## Problem
Write out the section of the casing mill description from "Attached to main" to "particular tool dimensions.", word for word.

## Selected text
________
FIG. 7 is a side view of a cutter base, showing an exemplary arrangement of cutters disposed on the cutter base.
FIGS. 8A-8F show further detail of the cutters, cutter plates and buttons.
FIGS. 9A and 9B show another embodiment of the casing mill.
DESCRIPTION OF THE PRESENTLY PREFERRED EMBODIMENT(S)
While a number of embodiments are possible, within the scope of the invention, with reference to the drawings some of the presently preferred embodiments can be described.
As shown in FIG. 1, the casing mill 10 comprises a main body 20, typically having a means for connection to a tubular string, referred to herein as a drillstring, said means for connection preferably being threaded connections 22 and 24 at either end. As is well known in the art, casing mill 10 is run downhole into a tubular or casing string on a drillstring. Main body 20 has a bore 26 which runs through at least a portion of the length of main body 20, sufficiently far down to route fluid to the positioning arm area, but bore 26 may not run the entire length of main body 20. By having only a partial length bore, and forcing fluid to exit the tool in the vicinity of positioning arms 50 and the recesses 28 in main body into which cutter bases 30 retract, fluid flow tends to keep these surfaces flushed and relatively free of cuttings and debris.
Attached to main body 20 by a plurality of linkage or positioning arms 50 are cutter bases 30. In the embodiment shown in the drawings, casing mill 10 has two cutter bases 30, but other numbers are possible within the scope of the invention. Positioning arms 50 are substantially of equal length, so it is understood that when cutter bases 30 are in an extended position as in FIG. 2, cutter bases 30 are substantially parallel to the longitudinal axis of main body 20. Positioning arms 50 are hingedly attached to both main body 20 and to cutter base 30. It is to be understood that the invention encompasses different numbers of positioning arms; generally, a minimum of two are required (one actuated arm and at least one additional arm), but a greater number may be used depending upon the particular tool dimensions.
________
(Excerpts of spatial question data)
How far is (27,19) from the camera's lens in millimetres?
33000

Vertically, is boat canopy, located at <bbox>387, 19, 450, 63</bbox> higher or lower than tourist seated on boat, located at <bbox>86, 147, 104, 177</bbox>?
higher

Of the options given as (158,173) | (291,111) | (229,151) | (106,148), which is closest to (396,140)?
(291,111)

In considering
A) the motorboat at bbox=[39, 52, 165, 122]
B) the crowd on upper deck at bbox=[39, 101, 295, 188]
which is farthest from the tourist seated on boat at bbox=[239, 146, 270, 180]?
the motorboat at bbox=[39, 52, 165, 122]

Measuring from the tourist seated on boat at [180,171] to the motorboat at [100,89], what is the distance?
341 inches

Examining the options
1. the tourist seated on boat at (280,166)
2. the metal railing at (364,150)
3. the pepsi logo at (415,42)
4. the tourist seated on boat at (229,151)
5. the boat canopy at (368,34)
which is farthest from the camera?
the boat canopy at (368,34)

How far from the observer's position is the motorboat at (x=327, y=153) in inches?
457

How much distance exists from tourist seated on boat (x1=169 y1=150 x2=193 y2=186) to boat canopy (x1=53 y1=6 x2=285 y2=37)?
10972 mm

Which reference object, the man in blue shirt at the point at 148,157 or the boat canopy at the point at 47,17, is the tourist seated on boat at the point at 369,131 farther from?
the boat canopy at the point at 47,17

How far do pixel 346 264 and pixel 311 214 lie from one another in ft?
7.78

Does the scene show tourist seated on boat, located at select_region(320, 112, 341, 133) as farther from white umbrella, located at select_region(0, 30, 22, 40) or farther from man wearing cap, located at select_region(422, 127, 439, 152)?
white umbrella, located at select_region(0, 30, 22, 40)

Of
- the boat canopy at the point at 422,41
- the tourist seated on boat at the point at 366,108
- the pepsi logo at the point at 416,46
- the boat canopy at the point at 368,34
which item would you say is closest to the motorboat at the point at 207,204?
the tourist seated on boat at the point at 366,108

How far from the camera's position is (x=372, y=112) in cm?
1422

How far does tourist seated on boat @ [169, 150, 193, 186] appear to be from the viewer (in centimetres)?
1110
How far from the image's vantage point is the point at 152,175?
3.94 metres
________
## Exercise result
Attached to main body 20 by a plurality of linkage or positioning arms 50 are cutter bases 30. In the embodiment shown in the drawings, casing mill 10 has two cutter bases 30, but other numbers are possible within the scope of the invention. Positioning arms 50 are substantially of equal length, so it is understood that when cutter bases 30 are in an extended position as in FIG. 2, cutter bases 30 are substantially parallel to the longitudinal axis of main body 20. Positioning arms 50 are hingedly attached to both main body 20 and to cutter base 30. It is to be understood that the invention encompasses different numbers of positioning arms; generally, a minimum of two are required (one actuated arm and at least one additional arm), but a greater number may be used depending upon the particular tool dimensions.